Walker’s State Budget Rolls Out

On February 3rd, Governor Walker will provide the details of his budget plan in his Budget Address to the legislature. The anticipation surrounding this biennial address is heightened as Legislative Fiscal Bureau’s revenue numbers released last week indicate revenues for the current fiscal year are less than earlier estimates. With the steep needs of the Medicaid program, road projects, K-12 education, and the governor’s desire to cut more taxes, budget watchers are wondering how Governor Walker is going to proceed with his priorities. And as rumors about his presidential ambitions continue to escalate, Wisconsin political insider’s interest in next Tuesday’s budget address is rivaling Hollywood on Oscar night.

As in year’s past, the governor is already releasing details for some budget initiatives.

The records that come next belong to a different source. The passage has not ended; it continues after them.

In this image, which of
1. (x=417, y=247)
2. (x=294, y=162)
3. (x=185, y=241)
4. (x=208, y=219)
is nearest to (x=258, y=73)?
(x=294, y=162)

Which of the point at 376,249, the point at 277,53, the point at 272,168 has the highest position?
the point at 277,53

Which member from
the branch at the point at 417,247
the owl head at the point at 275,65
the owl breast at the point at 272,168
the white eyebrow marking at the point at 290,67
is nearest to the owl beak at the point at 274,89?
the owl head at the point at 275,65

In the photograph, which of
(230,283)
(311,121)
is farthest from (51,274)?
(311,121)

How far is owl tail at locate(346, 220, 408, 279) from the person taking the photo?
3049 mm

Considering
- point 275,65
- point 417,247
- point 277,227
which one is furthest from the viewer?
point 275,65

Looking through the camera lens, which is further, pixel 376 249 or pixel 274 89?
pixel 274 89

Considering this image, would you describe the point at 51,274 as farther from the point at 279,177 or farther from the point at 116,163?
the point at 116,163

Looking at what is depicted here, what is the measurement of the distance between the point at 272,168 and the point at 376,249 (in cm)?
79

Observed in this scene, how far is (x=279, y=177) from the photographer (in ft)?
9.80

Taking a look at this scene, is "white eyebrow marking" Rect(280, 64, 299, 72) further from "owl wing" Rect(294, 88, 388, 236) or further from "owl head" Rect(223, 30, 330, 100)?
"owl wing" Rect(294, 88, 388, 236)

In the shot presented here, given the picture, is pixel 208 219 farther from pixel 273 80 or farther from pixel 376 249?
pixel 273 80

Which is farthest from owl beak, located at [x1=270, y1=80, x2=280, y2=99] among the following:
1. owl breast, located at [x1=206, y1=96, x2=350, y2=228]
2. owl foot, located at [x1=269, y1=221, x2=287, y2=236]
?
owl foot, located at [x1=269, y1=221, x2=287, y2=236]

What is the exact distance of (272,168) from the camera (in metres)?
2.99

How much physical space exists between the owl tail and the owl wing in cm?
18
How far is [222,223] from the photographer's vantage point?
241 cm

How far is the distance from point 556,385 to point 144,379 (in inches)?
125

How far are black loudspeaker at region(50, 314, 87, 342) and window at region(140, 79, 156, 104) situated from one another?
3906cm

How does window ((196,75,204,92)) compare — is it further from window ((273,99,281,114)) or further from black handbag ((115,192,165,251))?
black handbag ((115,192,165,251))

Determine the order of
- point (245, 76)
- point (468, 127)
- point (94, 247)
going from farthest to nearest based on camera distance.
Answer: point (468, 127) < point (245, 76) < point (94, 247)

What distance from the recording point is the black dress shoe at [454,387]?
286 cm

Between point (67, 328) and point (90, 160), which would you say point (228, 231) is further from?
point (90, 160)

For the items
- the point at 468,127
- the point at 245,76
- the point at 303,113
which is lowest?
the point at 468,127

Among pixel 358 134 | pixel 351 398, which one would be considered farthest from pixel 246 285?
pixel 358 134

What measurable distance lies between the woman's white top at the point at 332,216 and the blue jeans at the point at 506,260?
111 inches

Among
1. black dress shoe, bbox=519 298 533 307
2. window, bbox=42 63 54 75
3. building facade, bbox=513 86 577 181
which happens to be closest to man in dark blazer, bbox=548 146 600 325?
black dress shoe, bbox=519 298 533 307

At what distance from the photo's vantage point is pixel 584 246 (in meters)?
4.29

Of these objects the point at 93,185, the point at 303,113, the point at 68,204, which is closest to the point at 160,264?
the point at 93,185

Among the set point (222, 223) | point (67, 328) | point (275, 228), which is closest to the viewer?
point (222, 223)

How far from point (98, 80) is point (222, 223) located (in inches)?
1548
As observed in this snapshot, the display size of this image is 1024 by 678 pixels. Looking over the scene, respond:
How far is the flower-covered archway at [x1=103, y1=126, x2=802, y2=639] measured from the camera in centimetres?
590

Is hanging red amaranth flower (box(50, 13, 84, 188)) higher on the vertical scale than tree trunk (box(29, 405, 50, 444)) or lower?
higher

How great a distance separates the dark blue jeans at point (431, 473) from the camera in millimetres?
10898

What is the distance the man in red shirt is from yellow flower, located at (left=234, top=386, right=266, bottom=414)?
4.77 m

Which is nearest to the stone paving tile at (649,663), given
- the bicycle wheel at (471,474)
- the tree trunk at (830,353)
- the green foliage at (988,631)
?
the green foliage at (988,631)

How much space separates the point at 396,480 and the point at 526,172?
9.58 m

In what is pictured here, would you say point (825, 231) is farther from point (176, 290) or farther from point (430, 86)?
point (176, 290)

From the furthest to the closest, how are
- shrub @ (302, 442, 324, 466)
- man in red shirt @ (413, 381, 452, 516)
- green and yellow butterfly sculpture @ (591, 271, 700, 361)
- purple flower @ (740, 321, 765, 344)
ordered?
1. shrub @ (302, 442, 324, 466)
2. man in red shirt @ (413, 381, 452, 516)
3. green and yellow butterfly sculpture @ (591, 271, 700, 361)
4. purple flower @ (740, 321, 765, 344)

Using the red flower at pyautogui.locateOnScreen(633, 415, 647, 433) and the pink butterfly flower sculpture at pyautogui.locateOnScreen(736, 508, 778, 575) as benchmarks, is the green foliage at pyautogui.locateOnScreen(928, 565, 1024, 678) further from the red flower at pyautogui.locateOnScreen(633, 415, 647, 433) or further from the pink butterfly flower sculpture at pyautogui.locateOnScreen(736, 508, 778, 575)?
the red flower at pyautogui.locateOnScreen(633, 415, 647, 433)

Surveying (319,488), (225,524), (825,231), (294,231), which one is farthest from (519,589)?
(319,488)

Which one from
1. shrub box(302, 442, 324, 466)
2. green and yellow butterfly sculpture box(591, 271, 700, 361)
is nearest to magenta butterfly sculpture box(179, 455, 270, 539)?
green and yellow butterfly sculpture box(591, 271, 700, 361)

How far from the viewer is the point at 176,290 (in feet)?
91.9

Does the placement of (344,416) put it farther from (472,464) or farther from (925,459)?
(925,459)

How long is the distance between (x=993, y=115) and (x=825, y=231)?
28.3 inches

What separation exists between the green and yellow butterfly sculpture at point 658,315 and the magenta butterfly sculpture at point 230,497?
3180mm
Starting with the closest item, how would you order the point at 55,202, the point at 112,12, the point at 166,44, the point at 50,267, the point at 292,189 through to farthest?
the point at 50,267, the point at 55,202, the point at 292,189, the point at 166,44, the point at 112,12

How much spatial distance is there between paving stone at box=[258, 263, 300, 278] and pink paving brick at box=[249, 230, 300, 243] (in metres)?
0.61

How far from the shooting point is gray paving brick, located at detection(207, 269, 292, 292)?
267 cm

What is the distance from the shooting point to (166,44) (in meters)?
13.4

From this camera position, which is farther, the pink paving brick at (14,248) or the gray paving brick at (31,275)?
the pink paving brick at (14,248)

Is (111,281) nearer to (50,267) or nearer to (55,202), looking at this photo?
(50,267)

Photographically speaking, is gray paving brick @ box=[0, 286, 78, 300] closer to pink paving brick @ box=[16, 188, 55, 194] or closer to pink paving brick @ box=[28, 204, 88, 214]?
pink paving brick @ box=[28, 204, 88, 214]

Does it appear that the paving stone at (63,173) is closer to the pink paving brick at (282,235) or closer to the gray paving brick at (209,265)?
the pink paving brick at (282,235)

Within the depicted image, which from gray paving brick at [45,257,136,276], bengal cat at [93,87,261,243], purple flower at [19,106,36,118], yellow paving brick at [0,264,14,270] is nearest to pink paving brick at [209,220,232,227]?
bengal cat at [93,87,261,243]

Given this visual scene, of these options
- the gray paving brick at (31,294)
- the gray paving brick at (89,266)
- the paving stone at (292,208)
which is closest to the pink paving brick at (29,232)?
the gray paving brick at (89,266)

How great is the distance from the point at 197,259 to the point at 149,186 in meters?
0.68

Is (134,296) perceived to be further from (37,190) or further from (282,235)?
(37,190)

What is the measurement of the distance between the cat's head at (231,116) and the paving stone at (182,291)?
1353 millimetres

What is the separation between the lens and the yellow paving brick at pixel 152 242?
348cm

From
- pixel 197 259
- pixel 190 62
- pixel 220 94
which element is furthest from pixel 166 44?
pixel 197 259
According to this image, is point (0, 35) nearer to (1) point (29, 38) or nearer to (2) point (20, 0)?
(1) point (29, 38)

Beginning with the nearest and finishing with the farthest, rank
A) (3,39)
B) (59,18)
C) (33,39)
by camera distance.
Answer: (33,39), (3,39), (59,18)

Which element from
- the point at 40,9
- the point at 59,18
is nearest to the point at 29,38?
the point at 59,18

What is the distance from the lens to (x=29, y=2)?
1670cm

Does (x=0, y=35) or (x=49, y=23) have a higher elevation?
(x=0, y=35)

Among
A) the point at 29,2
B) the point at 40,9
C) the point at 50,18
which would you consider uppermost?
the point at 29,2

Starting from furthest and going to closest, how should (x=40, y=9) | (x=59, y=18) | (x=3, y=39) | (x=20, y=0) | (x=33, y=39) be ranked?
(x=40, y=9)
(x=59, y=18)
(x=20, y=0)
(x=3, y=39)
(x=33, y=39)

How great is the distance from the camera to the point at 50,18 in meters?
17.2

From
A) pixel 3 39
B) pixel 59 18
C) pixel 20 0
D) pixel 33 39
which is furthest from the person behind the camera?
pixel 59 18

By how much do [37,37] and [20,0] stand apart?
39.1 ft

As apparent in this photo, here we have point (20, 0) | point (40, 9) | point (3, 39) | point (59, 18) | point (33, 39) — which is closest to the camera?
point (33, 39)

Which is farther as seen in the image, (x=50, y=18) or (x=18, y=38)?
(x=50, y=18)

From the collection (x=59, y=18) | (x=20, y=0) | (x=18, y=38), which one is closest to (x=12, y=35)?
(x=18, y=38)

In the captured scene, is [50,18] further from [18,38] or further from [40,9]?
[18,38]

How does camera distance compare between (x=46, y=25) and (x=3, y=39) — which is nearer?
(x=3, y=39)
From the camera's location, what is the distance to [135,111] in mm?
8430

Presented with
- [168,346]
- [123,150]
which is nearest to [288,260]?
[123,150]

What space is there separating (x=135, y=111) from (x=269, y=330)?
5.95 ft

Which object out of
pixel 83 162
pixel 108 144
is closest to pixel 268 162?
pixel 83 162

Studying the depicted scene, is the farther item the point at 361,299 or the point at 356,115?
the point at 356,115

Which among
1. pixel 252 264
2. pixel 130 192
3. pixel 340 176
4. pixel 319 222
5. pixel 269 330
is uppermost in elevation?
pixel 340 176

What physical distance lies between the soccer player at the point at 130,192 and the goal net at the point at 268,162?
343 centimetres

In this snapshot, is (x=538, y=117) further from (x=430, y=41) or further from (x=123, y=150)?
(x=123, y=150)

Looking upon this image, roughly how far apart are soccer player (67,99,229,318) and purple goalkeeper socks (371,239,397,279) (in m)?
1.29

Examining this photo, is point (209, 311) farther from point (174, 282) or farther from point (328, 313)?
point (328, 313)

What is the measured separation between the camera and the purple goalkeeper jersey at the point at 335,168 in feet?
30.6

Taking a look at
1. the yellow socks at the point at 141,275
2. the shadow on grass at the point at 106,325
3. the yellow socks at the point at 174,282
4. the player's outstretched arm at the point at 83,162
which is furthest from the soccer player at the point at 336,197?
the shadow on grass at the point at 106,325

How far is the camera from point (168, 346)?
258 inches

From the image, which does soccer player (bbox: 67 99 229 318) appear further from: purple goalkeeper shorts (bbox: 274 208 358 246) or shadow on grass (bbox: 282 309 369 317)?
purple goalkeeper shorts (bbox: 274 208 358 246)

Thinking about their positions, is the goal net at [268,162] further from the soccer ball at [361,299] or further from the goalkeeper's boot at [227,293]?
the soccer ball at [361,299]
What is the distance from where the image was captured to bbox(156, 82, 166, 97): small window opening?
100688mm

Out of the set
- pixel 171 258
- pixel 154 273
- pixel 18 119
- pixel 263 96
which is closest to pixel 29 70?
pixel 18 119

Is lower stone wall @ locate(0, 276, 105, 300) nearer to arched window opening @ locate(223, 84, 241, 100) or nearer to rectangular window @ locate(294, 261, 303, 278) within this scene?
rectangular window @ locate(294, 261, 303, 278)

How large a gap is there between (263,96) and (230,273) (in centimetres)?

Here are some items that have been released prior to Tuesday’s budget address. What we don’t know is how these initiatives will fit into the whole package and whether the legislators have an appetite for Walker’s level of reform.

Investments in Rural Wisconsin

Governor Walker’s plan for rural Wisconsin involves a number of initiatives, including rural education, infrastructure, health care, work force training, and the rural economy. 

For the rural economy the plan details:

  • $3 million for a jobs program led by the Department of Children and Families (DCF) for Racine and Beloit, and rural areas that are in high-need of workers

  • $55 million in fiscal year 2017 for a regional revolving loan fund to be administered by regional economic development organizations

  • $15 million in matching state funds for the proposed Eau Claire area Confluence Arts Center

  • $24 million for pollution abatement practices

For rural education:

  • $8.4 million for the Sparsity Aid Program, a program that helps fund very small rural school districts

  • $5 million to the High-Cost Pupil Transportation aid program

  • An increase of $25 per pupil for districts transporting students more than 12 miles

  • Expand the Technology for Educational Achievement program to offer broadband access to public schools and libraries at discounted rates. The program will be funded through $25 million of an E-rate cash balance

For rural infrastructure: 

  • $6 million in new funding for the Broadband Expansion Grant Program

  • $9 million SEG to fund the general transportation aids

  • 1% increase to the elderly and disabled aid to counties, and expanding the program to those who require specialized transportation

  • $4 million for dam repair, reconstruction, and removal projects

  • $2 million annual increase to the Transportation Economic Assistance grants

In rural health care: 

  • $2 million to DCF to increase services for child sex trafficking victims

  • Provide funding to counties to develop crisis service programs and mental health programs

  • Require Department of Health Services (DHS) to seek a Medicaid waiver to create a pilot project that would allow an increase in dental reimbursement for some procedures

Workforce Readiness Plan

The governor’s workforce development plan focuses on developing skilled employees to fill jobs. Parts of the plan are extensions to current programs.  For example, the plan expands the Transform Milwaukee Jobs initiative to Racine, Beloit, and rural areas in need of skilled workers and adds new money to the Department of Workforce Development’s (DWD) Fast Forward grants program.  It also implements a tuition freeze while increasing scholarships for technical colleges students.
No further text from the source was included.